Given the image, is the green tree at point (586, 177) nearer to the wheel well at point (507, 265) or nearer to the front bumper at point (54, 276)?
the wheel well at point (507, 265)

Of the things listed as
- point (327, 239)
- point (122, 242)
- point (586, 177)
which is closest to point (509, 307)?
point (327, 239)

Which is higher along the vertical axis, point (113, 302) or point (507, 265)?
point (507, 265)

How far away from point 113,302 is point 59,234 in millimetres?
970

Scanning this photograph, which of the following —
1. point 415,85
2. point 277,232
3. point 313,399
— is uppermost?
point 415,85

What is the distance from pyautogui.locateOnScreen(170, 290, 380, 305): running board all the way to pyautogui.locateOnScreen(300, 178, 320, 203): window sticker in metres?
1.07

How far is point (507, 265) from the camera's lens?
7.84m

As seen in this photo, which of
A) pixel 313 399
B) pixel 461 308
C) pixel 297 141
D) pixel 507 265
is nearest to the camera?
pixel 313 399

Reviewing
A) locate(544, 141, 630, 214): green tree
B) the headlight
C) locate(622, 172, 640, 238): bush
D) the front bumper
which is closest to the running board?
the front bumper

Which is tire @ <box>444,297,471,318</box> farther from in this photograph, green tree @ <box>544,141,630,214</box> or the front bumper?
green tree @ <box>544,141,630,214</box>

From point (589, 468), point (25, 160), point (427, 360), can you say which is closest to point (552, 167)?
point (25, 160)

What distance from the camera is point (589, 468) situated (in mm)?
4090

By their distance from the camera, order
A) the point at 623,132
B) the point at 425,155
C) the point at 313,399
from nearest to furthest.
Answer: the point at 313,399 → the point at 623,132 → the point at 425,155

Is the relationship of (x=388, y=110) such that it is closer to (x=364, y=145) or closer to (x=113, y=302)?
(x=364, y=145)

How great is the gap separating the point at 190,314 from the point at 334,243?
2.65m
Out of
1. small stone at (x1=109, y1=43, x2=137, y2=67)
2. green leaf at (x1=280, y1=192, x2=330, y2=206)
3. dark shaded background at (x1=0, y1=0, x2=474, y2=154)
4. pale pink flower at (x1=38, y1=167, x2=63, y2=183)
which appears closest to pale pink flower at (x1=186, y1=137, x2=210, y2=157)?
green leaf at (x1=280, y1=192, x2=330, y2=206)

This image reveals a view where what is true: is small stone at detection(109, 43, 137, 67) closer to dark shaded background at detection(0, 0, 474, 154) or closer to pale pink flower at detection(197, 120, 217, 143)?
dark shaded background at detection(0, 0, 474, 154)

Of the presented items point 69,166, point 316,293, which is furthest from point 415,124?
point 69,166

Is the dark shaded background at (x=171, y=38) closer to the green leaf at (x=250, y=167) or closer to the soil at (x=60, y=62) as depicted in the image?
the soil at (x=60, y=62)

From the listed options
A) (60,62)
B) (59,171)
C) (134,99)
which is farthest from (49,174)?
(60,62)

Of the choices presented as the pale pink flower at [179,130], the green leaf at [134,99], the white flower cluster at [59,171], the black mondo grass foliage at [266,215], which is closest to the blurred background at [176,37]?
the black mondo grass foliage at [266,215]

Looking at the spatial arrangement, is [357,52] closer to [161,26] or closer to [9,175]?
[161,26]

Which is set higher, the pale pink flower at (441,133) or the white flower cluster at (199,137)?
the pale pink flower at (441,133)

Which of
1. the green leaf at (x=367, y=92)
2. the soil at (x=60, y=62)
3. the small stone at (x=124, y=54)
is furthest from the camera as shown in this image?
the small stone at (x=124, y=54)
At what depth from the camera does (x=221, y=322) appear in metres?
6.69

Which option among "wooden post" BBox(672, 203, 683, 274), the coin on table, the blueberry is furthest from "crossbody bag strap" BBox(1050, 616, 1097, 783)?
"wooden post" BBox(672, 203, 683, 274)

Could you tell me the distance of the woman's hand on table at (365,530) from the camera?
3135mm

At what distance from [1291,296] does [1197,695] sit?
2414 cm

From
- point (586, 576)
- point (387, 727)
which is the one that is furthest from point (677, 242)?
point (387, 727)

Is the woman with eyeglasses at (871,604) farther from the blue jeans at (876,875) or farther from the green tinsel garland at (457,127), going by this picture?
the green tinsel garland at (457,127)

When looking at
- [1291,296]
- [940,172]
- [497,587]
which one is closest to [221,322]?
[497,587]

• [Requirement]
Recast every line of the records above as a JSON list of strings, one string per line, leaving out the blank lines.

• [Response to the exercise]
[
  "Given the image, is the green tree at point (586, 177) nearer to the wheel well at point (507, 265) or nearer to the front bumper at point (54, 276)?",
  "the wheel well at point (507, 265)",
  "Of the things listed as",
  "- point (327, 239)",
  "- point (122, 242)",
  "- point (586, 177)",
  "which is closest to point (509, 307)?",
  "point (327, 239)",
  "Which is higher along the vertical axis, point (113, 302) or point (507, 265)?",
  "point (507, 265)",
  "How far away from point 113,302 is point 59,234 in millimetres?",
  "970",
  "Scanning this photograph, which of the following —",
  "1. point 415,85",
  "2. point 277,232",
  "3. point 313,399",
  "— is uppermost?",
  "point 415,85",
  "What is the distance from pyautogui.locateOnScreen(170, 290, 380, 305): running board all the way to pyautogui.locateOnScreen(300, 178, 320, 203): window sticker in metres?",
  "1.07",
  "How far is point (507, 265) from the camera's lens?",
  "7.84m",
  "As seen in this photo, which of",
  "A) pixel 313 399",
  "B) pixel 461 308",
  "C) pixel 297 141",
  "D) pixel 507 265",
  "is nearest to the camera?",
  "pixel 313 399",
  "Reviewing",
  "A) locate(544, 141, 630, 214): green tree",
  "B) the headlight",
  "C) locate(622, 172, 640, 238): bush",
  "D) the front bumper",
  "which is closest to the running board?",
  "the front bumper",
  "Which is tire @ <box>444,297,471,318</box> farther from in this photograph, green tree @ <box>544,141,630,214</box> or the front bumper?",
  "green tree @ <box>544,141,630,214</box>",
  "From point (589, 468), point (25, 160), point (427, 360), can you say which is closest to point (552, 167)?",
  "point (25, 160)",
  "What distance from the camera is point (589, 468) situated (in mm)?",
  "4090",
  "By their distance from the camera, order",
  "A) the point at 623,132",
  "B) the point at 425,155",
  "C) the point at 313,399",
  "from nearest to furthest.",
  "Answer: the point at 313,399 → the point at 623,132 → the point at 425,155",
  "Is the relationship of (x=388, y=110) such that it is closer to (x=364, y=145) or closer to (x=113, y=302)?",
  "(x=364, y=145)",
  "How great is the gap separating the point at 190,314 from the point at 334,243?",
  "2.65m",
  "Out of",
  "1. small stone at (x1=109, y1=43, x2=137, y2=67)",
  "2. green leaf at (x1=280, y1=192, x2=330, y2=206)",
  "3. dark shaded background at (x1=0, y1=0, x2=474, y2=154)",
  "4. pale pink flower at (x1=38, y1=167, x2=63, y2=183)",
  "which appears closest to pale pink flower at (x1=186, y1=137, x2=210, y2=157)?",
  "green leaf at (x1=280, y1=192, x2=330, y2=206)",
  "This image reveals a view where what is true: is small stone at detection(109, 43, 137, 67) closer to dark shaded background at detection(0, 0, 474, 154) or closer to pale pink flower at detection(197, 120, 217, 143)?",
  "dark shaded background at detection(0, 0, 474, 154)",
  "Of the presented items point 69,166, point 316,293, which is furthest from point 415,124?",
  "point 69,166",
  "Is the dark shaded background at (x=171, y=38) closer to the green leaf at (x=250, y=167) or closer to the soil at (x=60, y=62) as depicted in the image?",
  "the soil at (x=60, y=62)",
  "From the listed options",
  "A) (60,62)",
  "B) (59,171)",
  "C) (134,99)",
  "which is farthest from (49,174)?",
  "(60,62)",
  "Of the choices presented as the pale pink flower at [179,130], the green leaf at [134,99], the white flower cluster at [59,171], the black mondo grass foliage at [266,215], which is closest to the blurred background at [176,37]?",
  "the black mondo grass foliage at [266,215]",
  "Looking at the spatial arrangement, is [357,52] closer to [161,26] or closer to [9,175]?",
  "[161,26]",
  "Which is set higher, the pale pink flower at (441,133) or the white flower cluster at (199,137)?",
  "the pale pink flower at (441,133)",
  "Which of",
  "1. the green leaf at (x=367, y=92)",
  "2. the soil at (x=60, y=62)",
  "3. the small stone at (x=124, y=54)",
  "is furthest from the camera as shown in this image?",
  "the small stone at (x=124, y=54)",
  "At what depth from the camera does (x=221, y=322) appear in metres?",
  "6.69",
  "Which option among \"wooden post\" BBox(672, 203, 683, 274), the coin on table, the blueberry is furthest from \"crossbody bag strap\" BBox(1050, 616, 1097, 783)?",
  "\"wooden post\" BBox(672, 203, 683, 274)",
  "Could you tell me the distance of the woman's hand on table at (365,530) from the camera?",
  "3135mm",
  "At what distance from [1291,296] does [1197,695] sit?",
  "2414 cm",
  "From",
  "- point (586, 576)",
  "- point (387, 727)",
  "which is the one that is furthest from point (677, 242)?",
  "point (387, 727)",
  "Is the woman with eyeglasses at (871,604) farther from the blue jeans at (876,875) or farther from the green tinsel garland at (457,127), going by this picture?",
  "the green tinsel garland at (457,127)",
  "When looking at",
  "- [1291,296]",
  "- [940,172]",
  "- [497,587]",
  "which one is closest to [221,322]?",
  "[497,587]"
]